Non loin de Rotenbourg sur la Tauber, trois démons entrèrent un jour dans une auberge. L’un d’eux était habillé comme un gentilhomme et les deux autres, comme des serviteurs. L’aubergiste les exorcisa au nom du Christ et ils prirent aussitôt la fuite, laissant derrière eux une puanteur insupportable. Dans la salle d’auberge gisaient les trois cadavres que les démons venaient de détacher de la potence dans le dessein de s’en servir. (Histoire rapportée par Witekind)

La Pierre Démoniaque

Dans la vallée de la Vierre, près du domaine des Croisettes, un gros caillou jouissait d’une mauvaise réputation. C’était autour de cette pierre que les druides, puis les sorcières, organisaient autrefois leurs cérémonies.
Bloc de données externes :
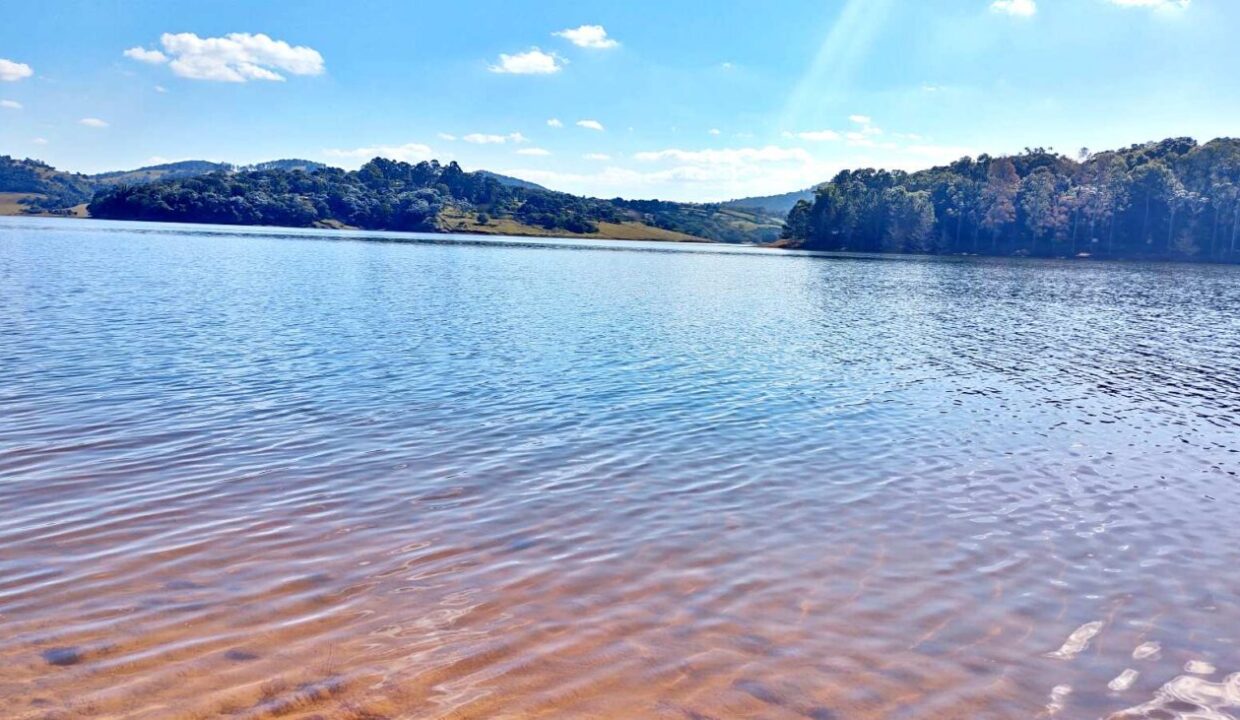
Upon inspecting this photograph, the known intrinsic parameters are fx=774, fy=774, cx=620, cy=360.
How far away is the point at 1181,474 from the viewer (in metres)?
17.5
Il y a plus de cent ans, trois charbonniers s’installèrent non loin de cette pierre mais une nuit, une main malveillante sabota leur travail. Le lendemain, voulant sauver ce qui pouvait l’être, les trois hommes se mirent à l’œuvre jusque bien après le coucher du soleil mais survint bientôt un orage qui déferla sur la forêt. Dans la lumière intermittente des éclairs, les charbonniers aperçurent des silhouettes gesticuler du côté de la pierre. S’approchant discrètement, ils reconnurent le diable entouré de douze sorcières, lesquelles dansaient, criaient, se trémoussaient devant leur très vénéré maître. Gardant leur sang-froid, les trois hommes restèrent jusqu’à la fin du sabbat. Ainsi, ils apprirent que c’était l’incendie de la meule qu’on fêtait là, le diable n’aimant pas les charbonniers.
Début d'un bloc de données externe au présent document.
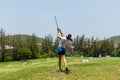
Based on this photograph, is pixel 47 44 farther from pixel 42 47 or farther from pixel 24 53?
pixel 24 53

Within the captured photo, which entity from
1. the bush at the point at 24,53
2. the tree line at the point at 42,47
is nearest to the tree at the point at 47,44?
the tree line at the point at 42,47

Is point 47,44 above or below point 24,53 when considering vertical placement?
above

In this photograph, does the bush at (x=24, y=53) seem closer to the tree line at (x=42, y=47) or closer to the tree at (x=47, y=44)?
the tree line at (x=42, y=47)

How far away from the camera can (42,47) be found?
9812 centimetres

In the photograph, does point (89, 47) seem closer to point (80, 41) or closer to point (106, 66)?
point (80, 41)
Quelques jours plus tard, les trois hommes revinrent sur les lieux accompagnés de Saint-Thibaut. Celui-ci, muni d’un seau d’eau bénite et de son goupillon, aspergea copieusement la pierre diabolique en prononçant plusieurs fois la formule d’exorcisme: Vade Rétro Satanas. Aussitôt, des cris de douleurs s’échappèrent de la pierre qui, délivrée du démon, ne fit plus jamais parler d’elle.

La Possédée

En 1535, à Schremberg, toute la ville fut mise en émoi par un exorcisme sensationnel. Il s’agissait de délivrer d’un démon une noble dame, Cunégonde de Pilgram. Le diable, poussé à bout par le pasteur, hurla tellement que les assistants n’eurent pas le courage de rester dans l’église. Il entraînait à plus d’un mètre la tête de la possédée, si bien qu’il semblait que cette tête n’appartînt plus à son corps. Il se montra à tous les regards, semblable de corps et de visage aux représentations qu’on en faisait ordinairement, et épouvanta tous les auditeurs par ses blasphèmes.

Le Feu au Corps

Ambroise Paré racontait qu’un domestique nommé Boucher, étant profondément plongé en vaines cogitations de luxure, avait vu apparaître un diable sous la forme d’une belle femme. Il avait copulé charnellement mais soudain, ses parties génitales avaient commencé à s’enflammer. Le malheureux se consumait, il lui semblait avoir du feu dans le corps mais, fort heureusement, la mort avait rapidement mis fin à ses tourments.

Le Bouquet des Sorcières

Le Pâquis des poules est un carrefour forestier situé dans les Ardennes. Six chemins caillouteux convergent vers cet endroit perdu dans les bois, qui était jadis un lieu habituel de sabbat. Certaines nuits, le diable y tenait sa cour. Les esprits infernaux qui l’accompagnaient prenaient alors l’apparence de poules noires picorant le gazon et tous les sorciers et les sorcières du pays s’y donnaient rendez-vous.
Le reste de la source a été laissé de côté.